CMSC 341 Project 5

Assigned Wednesday, May 2, 2007
Due Tuesday May 15, 2007 at 11:59pm


Description

A SkipList is a data structure which deals with sorted data in logarithmic time. It's a less complex alternative to Red-Black trees.

In this project you will implement the SkipList class and run some tests to determine if the theoretical performance discussed in class is realized in practice.

An important part of this project is for you to develop an understanding of SkipLists by experimenting with the maximum node size and probability parameters of the list.

You will also use an auxiliary class known as a Comparator to assist in capturing the test data.
Mr. Frey's public directory for this project is /afs/umbc.edu/users/f/r/frey/pub/CMSC341/Proj5

Details of the Project

Here are the tasks you must complete for this project:
  1. Read and understand the SkipList material in the lecture notes, and in Dr. Pugh's paper.
  2. Implement a suitable SkipList ADT. You may start with the author's List class (provided in Mr. Frey's public directory) or implement your own SkipList. Pseudo code for insert and find is provided in lecture notes and in Dr. Pugh's paper.
  3. Write a main function that produces the type of output shown in 341-Spring07-p5-sample_output.txt in Mr. Frey's public directory for this project.

    The main function takes the following command-line arguments in this order:

    1. a seed value for the drand48 random number generator, a positive int
    2. the maximum node size to be allowed in the list, a positive int
    3. the probability associated with the list, a double between 0.0 and 1.0
    4. the number of insertions to do (i.e., the size of the list), a positive int
    5. the name of a data file that contains a sufficient number of unique random integers to insert, a string with no spaces
    6. the maximum number of elements to print, a positive int

    Notes on the sample output:

    1. All floating point values should be output with 4 decimal places
    2. Since the "Expected" column under "Distribution of node sizes" is printed as an integer, there is some truncation (especially in the higher node sizes). Therefore the sum of the "Expected" column is DOES NOT equal the number of inserts.

| Aim 1 |
Could you repeat the lines of the listing, starting with the line containing "Is pixel 45" and going on through the last line of the listing?
| Aim 2 |
Can you carry on the SkipList project description from the point where it stops?
The SkipList project description has no connection to the listing that comes after it.

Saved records
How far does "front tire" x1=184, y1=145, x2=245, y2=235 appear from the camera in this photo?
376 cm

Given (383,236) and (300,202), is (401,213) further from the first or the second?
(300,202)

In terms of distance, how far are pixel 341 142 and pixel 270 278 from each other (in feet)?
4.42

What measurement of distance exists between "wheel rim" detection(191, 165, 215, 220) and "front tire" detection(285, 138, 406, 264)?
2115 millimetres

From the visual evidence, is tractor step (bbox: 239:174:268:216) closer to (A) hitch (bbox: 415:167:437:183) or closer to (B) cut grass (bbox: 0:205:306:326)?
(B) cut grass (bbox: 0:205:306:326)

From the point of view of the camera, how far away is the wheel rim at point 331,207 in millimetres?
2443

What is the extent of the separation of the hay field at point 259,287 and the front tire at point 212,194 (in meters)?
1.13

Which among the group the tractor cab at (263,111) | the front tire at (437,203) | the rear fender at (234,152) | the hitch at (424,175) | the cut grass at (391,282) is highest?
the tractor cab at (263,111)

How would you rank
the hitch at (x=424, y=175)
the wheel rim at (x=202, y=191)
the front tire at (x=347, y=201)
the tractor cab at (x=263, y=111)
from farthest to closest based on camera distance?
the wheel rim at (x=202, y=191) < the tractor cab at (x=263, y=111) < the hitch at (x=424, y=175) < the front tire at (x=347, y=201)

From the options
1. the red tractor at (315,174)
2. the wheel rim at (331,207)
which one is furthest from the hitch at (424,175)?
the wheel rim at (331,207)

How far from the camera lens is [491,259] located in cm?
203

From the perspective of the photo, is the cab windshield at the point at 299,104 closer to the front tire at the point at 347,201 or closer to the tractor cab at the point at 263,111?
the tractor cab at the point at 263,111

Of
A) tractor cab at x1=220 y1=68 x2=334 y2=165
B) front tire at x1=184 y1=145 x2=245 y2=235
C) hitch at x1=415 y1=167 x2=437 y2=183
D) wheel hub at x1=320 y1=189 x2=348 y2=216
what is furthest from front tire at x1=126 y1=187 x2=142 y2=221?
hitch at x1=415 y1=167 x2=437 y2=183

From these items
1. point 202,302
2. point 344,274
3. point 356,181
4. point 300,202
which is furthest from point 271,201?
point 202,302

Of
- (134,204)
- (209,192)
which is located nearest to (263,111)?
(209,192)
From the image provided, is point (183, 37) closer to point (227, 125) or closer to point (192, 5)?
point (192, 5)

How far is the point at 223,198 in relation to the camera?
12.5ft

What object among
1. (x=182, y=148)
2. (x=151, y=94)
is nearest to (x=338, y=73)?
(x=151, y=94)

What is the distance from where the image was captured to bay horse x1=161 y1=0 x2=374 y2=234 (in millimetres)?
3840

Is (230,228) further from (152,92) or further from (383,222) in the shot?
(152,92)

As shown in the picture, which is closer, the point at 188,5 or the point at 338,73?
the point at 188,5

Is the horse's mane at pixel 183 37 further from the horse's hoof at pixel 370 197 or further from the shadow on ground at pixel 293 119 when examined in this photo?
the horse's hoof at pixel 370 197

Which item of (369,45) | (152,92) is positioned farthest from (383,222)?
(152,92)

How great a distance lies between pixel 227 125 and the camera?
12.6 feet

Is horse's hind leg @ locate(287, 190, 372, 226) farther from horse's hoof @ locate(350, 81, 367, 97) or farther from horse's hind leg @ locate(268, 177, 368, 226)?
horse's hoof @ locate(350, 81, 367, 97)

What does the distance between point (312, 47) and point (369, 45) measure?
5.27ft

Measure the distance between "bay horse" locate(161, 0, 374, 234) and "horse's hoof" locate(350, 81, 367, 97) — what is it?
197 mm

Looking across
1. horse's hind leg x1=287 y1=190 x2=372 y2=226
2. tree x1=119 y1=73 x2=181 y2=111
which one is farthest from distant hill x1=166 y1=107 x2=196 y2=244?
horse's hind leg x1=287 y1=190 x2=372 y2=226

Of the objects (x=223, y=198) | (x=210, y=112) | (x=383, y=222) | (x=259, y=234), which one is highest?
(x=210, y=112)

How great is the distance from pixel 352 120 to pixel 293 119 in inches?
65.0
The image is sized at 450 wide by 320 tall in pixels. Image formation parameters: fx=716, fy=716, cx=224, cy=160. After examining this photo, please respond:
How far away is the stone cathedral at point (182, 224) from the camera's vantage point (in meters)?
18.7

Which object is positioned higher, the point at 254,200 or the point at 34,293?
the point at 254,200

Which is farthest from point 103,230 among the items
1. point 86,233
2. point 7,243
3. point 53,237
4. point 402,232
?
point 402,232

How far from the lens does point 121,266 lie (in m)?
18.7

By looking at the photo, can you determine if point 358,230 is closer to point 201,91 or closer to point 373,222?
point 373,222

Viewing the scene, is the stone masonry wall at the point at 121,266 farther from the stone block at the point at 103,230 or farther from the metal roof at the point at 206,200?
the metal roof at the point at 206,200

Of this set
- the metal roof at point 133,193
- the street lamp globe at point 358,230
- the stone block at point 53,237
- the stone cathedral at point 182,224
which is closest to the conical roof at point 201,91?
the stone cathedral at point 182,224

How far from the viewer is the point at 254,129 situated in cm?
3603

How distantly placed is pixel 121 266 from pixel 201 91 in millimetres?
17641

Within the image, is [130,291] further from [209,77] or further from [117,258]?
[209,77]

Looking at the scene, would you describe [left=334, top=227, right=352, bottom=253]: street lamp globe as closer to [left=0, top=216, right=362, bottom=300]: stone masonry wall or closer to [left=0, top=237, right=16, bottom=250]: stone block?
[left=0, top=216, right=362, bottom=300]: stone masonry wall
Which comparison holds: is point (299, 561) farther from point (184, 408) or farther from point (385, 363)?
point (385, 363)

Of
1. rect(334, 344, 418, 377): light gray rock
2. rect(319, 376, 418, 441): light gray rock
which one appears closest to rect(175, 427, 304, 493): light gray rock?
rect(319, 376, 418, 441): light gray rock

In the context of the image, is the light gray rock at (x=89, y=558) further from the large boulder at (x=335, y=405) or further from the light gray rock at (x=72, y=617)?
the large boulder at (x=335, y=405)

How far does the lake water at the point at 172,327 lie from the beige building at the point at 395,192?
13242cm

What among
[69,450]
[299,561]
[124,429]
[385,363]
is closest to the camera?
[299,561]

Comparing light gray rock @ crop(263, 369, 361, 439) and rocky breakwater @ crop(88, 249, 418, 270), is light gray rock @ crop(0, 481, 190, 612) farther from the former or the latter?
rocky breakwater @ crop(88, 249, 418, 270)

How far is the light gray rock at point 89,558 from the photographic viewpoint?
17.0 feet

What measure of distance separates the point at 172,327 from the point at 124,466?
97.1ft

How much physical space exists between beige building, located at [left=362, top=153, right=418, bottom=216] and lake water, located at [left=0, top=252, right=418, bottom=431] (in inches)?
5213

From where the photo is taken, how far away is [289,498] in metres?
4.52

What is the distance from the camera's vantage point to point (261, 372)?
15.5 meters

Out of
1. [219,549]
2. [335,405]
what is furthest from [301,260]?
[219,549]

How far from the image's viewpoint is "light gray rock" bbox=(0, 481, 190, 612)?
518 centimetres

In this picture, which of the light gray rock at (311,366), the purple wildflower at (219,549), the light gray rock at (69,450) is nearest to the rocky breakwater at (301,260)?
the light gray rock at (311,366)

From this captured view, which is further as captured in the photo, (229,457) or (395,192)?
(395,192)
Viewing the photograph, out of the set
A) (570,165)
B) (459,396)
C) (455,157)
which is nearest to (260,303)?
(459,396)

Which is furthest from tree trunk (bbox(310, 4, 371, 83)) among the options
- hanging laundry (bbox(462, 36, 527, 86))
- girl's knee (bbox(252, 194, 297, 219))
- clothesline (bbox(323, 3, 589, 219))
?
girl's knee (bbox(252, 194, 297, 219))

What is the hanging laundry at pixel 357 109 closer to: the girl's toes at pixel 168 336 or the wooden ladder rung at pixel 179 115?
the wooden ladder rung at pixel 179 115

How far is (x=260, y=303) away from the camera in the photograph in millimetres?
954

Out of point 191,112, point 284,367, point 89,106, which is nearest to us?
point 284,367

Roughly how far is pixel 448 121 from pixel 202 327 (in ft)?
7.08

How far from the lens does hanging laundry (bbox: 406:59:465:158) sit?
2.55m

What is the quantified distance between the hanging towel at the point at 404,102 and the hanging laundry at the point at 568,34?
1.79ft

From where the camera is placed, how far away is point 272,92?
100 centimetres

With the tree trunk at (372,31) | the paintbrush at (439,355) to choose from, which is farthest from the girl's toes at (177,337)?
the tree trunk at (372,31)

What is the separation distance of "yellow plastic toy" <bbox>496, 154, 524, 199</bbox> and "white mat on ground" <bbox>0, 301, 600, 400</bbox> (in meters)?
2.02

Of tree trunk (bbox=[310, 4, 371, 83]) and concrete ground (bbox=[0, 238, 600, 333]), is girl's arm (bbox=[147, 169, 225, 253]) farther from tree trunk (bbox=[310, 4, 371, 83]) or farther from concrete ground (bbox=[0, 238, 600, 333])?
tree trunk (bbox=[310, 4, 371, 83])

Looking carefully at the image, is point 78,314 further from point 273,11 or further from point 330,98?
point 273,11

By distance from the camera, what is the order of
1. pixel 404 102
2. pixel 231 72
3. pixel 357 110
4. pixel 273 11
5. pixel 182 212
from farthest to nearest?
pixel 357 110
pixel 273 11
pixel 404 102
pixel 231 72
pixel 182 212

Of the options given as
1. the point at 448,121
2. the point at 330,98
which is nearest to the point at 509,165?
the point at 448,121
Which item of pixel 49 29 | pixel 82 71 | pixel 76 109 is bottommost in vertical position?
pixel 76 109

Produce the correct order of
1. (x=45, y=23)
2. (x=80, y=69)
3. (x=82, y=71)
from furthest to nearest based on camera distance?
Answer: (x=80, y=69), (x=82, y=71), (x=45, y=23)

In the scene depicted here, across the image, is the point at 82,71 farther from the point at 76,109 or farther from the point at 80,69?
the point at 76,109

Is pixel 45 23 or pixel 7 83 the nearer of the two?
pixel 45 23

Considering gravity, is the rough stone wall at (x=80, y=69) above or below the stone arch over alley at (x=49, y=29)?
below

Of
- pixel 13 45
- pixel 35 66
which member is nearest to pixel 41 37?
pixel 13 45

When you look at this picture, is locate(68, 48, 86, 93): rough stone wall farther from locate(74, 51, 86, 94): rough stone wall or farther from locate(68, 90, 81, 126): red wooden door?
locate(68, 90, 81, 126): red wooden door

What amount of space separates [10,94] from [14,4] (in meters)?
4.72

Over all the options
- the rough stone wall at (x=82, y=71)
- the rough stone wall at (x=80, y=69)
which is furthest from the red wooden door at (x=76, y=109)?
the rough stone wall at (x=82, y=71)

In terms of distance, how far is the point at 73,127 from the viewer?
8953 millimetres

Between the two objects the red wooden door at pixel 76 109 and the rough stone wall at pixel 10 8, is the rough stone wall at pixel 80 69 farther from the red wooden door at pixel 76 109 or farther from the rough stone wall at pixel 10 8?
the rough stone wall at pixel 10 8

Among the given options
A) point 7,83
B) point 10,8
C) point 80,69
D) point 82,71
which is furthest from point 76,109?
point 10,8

| Exercise output 1 |
Is pixel 45 23 or pixel 7 83 the nearer of the two?
pixel 45 23

Considering gravity, is the rough stone wall at (x=80, y=69) above or below the stone arch over alley at (x=49, y=29)?
below

Of
- pixel 13 45
- pixel 35 66
which member is nearest to pixel 41 37?
pixel 13 45

When you look at this picture, is locate(68, 48, 86, 93): rough stone wall farther from locate(74, 51, 86, 94): rough stone wall or farther from locate(68, 90, 81, 126): red wooden door?
locate(68, 90, 81, 126): red wooden door

What amount of space separates [10,94] from [14,4] (in meters)?
4.72

Over all the options
- the rough stone wall at (x=82, y=71)
- the rough stone wall at (x=80, y=69)
which is furthest from the red wooden door at (x=76, y=109)?
the rough stone wall at (x=82, y=71)

In terms of distance, how far is the point at 73,127 from the viewer?
8953 millimetres

Between the two objects the red wooden door at pixel 76 109 and the rough stone wall at pixel 10 8, is the rough stone wall at pixel 80 69 farther from the red wooden door at pixel 76 109 or farther from the rough stone wall at pixel 10 8?
the rough stone wall at pixel 10 8

Among the given options
A) point 7,83
B) point 10,8
C) point 80,69
D) point 82,71
which is furthest from point 76,109?
point 10,8

| Exercise output 2 |
    A code fragment is given below that shows one way to insert integers read from a file into your SkipList and then reread the file to find them.

  4. Run your program to collect lots of fascinating data on the effect of probability, maximum node size, etc. on performance. Study your data to see if it makes sense in terms of your understanding of the theory.
  5. Answer the questions posed in the file 341-Spring07-proj5_questions.txt  in Mr. Frey's public directory.

    Copy the file to your own directory and edit it to provide your answers to the questions. Do not change the name of the file since the grading script looks for it under that name. The questions count 20% of your project grade.


Definition of the SkipList ADT

The ADT for SkipList is similar to the textbook's List ADT in Chapter 3.

Some differences are:

  1. Your SkipList may have some methods that are not in List. Check the class notes for these methods. You may implement any of these methods you feel are necessary for this project.
  2. Since you must report the number of nodes of each size, you will probably want some kind of accessor(s) to retrieve this information.
  3. The author's List ADT does not support the find( ) method.
  4. Since the SkipList is sorted, many List methods (e.g. push_font( ), push_back( ), etc) are not relevant for SkipList. Feel free to remove any List methods which are not required.
  5. You will need a new (or modified) print function that prints only the first N elements of the SkipList with their node sizes in the format [ <value>, <size> ].
Some potential differences in the implementation of the SkipList and the implemenation of the List are
  1. For this project, the SkipList need not be doubly linked.
  2. Iterators are not required for this project (i.e. main( ) can be implemented without them).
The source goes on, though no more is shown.